Copy each of the records below word for word.

= Data rows =
-----
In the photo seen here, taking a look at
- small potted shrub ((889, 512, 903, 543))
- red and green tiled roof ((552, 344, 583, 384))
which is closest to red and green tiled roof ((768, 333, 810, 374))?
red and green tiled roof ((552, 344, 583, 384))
-----
= Task output =
In the photo seen here, taking a look at
- small potted shrub ((889, 512, 903, 543))
- red and green tiled roof ((552, 344, 583, 384))
which is closest to red and green tiled roof ((768, 333, 810, 374))?
red and green tiled roof ((552, 344, 583, 384))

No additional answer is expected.